Please copy each line below that contains the word "gazellethomsons".

+ + + + + + +

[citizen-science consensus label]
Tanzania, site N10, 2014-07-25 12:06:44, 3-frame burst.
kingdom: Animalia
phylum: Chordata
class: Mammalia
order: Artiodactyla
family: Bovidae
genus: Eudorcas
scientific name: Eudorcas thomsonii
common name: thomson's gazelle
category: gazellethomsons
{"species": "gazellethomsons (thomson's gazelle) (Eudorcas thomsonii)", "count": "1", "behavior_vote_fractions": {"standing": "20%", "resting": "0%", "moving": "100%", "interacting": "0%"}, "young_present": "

+ + + + + + +

◆ Reply
category: gazellethomsons
{"species": "gazellethomsons (thomson's gazelle) (Eudorcas thomsonii)", "count": "1", "behavior_vote_fractions": {"standing": "20%", "resting": "0%", "moving": "100%", "interacting": "0%"}, "young_present": "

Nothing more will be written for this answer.